Asking around, I discovered that the phenomenon is widespread. One friend of mine e-mailed invitations to a baby shower, and a third of the recipients failed to respond. Another announced a happy hour at her house and received a dozen yeses — only to find her party besieged by 35 people....What’s preventing us from executing this basic social task? Is it the medium? Do Evites somehow not feel like “real” invitations? Is it our busy lives, so overbooked and overwhelmed we’ve drawn up the castle gates? Don’t invite me out this month, I’m ensconced! Or is it simple rudeness? Try as I might to understand, I kept feeling dissed.

What’s clear is how hard the R.S.V.P. rubs against the grain of contemporary life. In requesting people to anchor a plan in the distant future of a month hence, you are demanding a kind of navigation that Americans increasingly do not practice. We prefer to remain flexy, solidifying our plans incrementally as the date approaches. Let’s talk tomorrow. I’ll call you when I’m on the road. Cellphones in hand, we microadjust our schedules as they unfold around us. We’re like the air traffic controllers of our own lives.

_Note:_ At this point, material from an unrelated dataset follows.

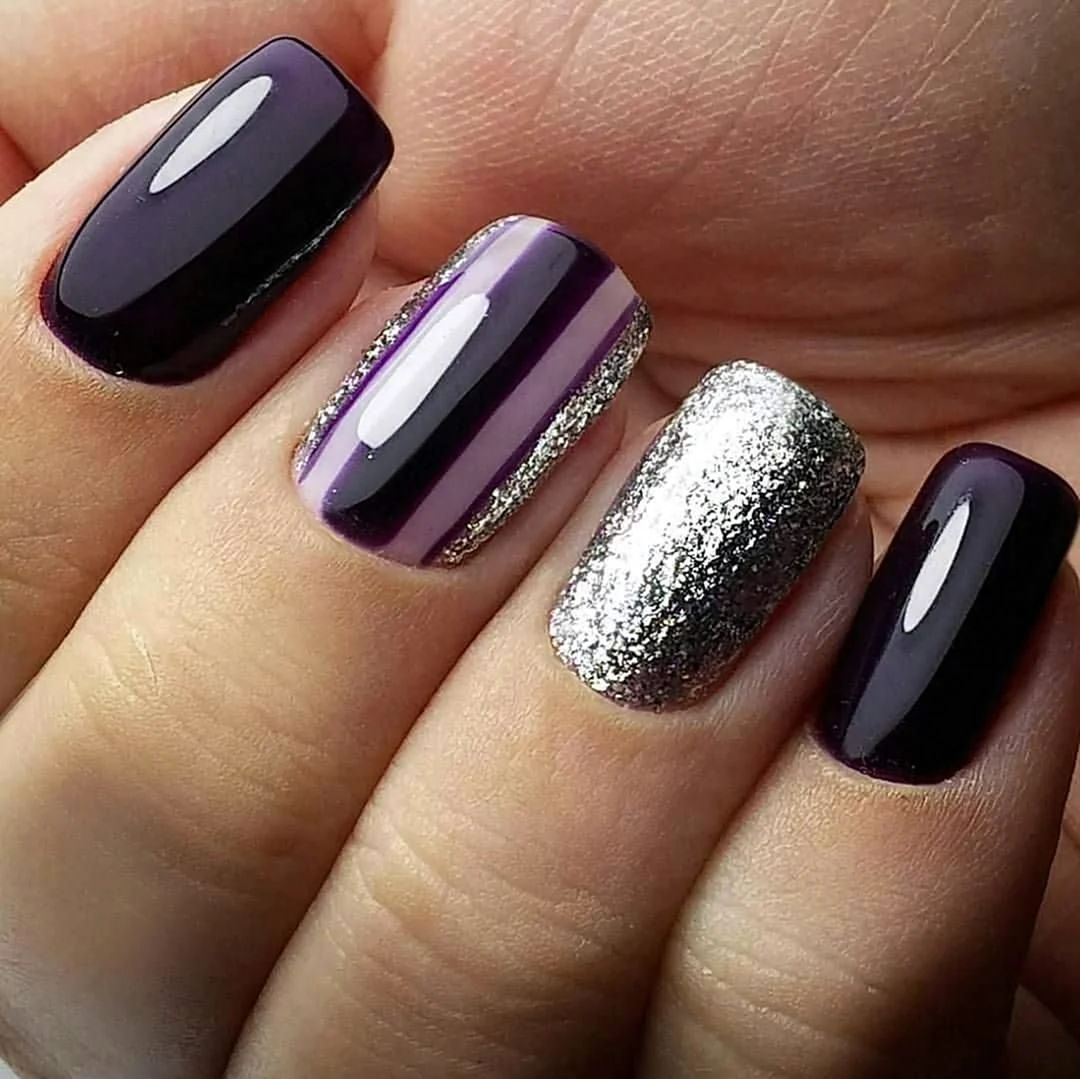 Маникюр с блестками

It wasn’t always so. A while ago I made a lunch date with an elderly couple. As the day approached with no subsequent corroboration, I felt a strange excitement. Would all three of us just show up? We did, and I realized that what I felt was a small nostalgic thrill over social arrangements that seemed straight out of Jane Austen.

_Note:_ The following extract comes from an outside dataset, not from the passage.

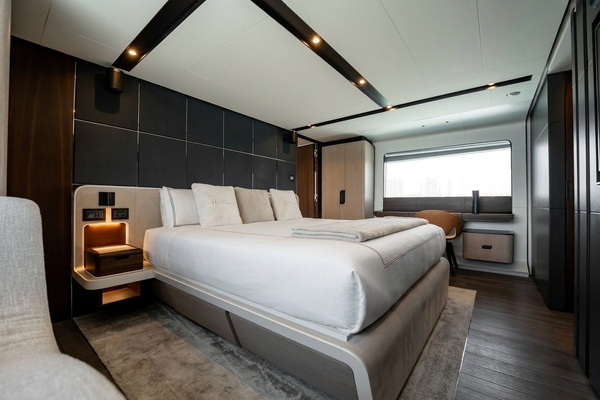 82ft Astondoa Yacht For Sale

But back to my party. The day before the big event, I sent a final e-mail message, thanking “the half of you who responded for helping keep the dying art of the R.S.V.P. alive.” This irked missive flushed out a final 10 hangdog respondents. But there remained a gang of 12 — the dirty dozen, the truly hardcore, fanatical nonresponders — who couldn’t even be shamed into R.S.V.P.ing...In the end, perhaps they were merely following the French literally: Respond, if you please. Left over from a time when graciousness couched demands as requests, the R.S.V.P. no longer functions. I therefore propose an update, something still French but a bit more ... frank — the R.V.O.M.:  Répondez Vite — ou Mourir!     (Respond Quickly, or Die!)